::: Document section :::

Alan Zendell, April 23, 2020
Oscar Wilde said that Life imitates Art far more than Art imitates Life. Judging by our country’s response to the COVID-19 virus, he was wrong. Consider the way Hollywood has treated pandemics. There have been at least twenty big screen treatments of the subject since the 1950s. They basically fall into two categories: those in which most of the human race is turned into zombies, and those that focus on fighting the pandemic before it kills everyone.
The second group consistently focuses on the scientists who are desperately working to find a cure. There is always an element of politics and there are usually a few corrupt or incompetent leaders who don’t get the message, but generally Hollywood makes the reasonable assumption that desperate times will unite us. Whether it’s alien invasions, rogue asteroids, or mysterious illnesses, the movies assure us that our survival depends on a united response led by science.
It’s unfortunate that Trump and his political advisors spend their time watching Fox News instead of those movies. Public health experts and epidemiologists have had to fight every day to keep the country on track to mitigate the effects of the virus. It’s been an ugly spectacle with many wasted weeks that could have saved lives, but so far, the scientists have prevailed. And we have seen unity where it was most important, among our state governors.
Life struggled to imitate art these last few months, but it is about to encounter it’s most difficult obstacle. Now that the battle over health policy is largely resolved, we face an even more insidious if less deadly enemy. The enemy is unrelenting partisanship. It’s face is Senate Majority Leader Mitch McConnell. No other politician has so consistently devoted his career to trashing the opposition, and what’s best for the nation be damned.
He famously announced on Barrack Obama’s first day in office, in 2009, that his job was to assure that Obama would fail as president. His sole mission has been to increase the number and power of red states and diminish the blue ones. Now he has expanded that fight to include federal financial aid in response to the pandemic.
McConnell is betting that he can control how emergency funding flows to the states. He had to cave to Nancy Pelosi and House Democrats to pass the $2.2 trillion aid package under the force of public opinion, but he’s back trying it again.
It’s neither a secret nor a mystery that blue states have more financial challenges than red ones. Financial problems and budget shortfalls are almost synonymous with large urban areas. With the exception of Dallas-Fort Worth, Houston, and Atlanta, seventeen of the twenty largest metropolitan areas in the United States are in blue states (12) and purple states (5).

::: Provided material :::

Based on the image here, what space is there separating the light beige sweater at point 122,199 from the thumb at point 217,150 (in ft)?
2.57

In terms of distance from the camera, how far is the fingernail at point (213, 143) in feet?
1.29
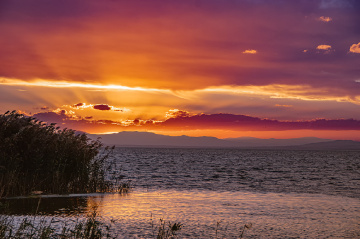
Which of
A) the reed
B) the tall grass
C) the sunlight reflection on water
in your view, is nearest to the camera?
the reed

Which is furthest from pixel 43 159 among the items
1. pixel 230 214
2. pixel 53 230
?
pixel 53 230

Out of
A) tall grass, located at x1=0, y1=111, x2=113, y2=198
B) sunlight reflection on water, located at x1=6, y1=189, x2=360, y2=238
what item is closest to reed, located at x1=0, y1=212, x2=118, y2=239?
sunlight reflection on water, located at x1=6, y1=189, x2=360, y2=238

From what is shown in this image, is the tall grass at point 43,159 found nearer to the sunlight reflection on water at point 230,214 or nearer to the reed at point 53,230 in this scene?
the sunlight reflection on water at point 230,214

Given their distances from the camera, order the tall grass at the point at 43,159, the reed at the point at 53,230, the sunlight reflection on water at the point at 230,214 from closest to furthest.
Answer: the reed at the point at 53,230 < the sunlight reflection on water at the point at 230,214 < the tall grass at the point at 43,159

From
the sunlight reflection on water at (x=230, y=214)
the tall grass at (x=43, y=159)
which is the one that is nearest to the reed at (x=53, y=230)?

:::
::: Provided material :::

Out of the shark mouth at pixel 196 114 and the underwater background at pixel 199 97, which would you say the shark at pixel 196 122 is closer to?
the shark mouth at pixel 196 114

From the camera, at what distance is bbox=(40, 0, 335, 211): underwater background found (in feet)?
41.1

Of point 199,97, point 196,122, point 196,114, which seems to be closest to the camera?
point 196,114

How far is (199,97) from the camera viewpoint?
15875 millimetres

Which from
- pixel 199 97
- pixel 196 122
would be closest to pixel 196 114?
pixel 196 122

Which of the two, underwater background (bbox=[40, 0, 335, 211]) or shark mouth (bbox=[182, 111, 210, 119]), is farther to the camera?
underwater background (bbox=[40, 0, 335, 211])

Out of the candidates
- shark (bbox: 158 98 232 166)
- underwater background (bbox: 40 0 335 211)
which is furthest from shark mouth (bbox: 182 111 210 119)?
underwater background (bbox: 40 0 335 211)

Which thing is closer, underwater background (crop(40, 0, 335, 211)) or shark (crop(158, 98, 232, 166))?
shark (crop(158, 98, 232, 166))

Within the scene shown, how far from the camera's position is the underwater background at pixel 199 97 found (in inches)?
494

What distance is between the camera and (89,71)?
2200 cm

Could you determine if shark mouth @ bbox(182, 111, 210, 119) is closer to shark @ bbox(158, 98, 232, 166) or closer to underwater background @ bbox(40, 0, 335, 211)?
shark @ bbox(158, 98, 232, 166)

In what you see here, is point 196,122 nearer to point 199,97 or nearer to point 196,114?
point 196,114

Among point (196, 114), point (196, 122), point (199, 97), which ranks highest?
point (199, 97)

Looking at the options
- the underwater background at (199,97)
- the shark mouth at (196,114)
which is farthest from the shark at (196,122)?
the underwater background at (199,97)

:::

▶ _Problems to work on_:
• 1. According to the piece on the COVID-19 response, how many big-screen treatments of pandemics have there been since the 1950s?
• 2. Duplicate the piece on the COVID-19 response from "He famously announced" up to and including "trying it again.".

▶ _Results for each task_:
• 1. At least twenty.

• 2.
He famously announced on Barrack Obama’s first day in office, in 2009, that his job was to assure that Obama would fail as president. His sole mission has been to increase the number and power of red states and diminish the blue ones. Now he has expanded that fight to include federal financial aid in response to the pandemic.
McConnell is betting that he can control how emergency funding flows to the states. He had to cave to Nancy Pelosi and House Democrats to pass the $2.2 trillion aid package under the force of public opinion, but he’s back trying it again.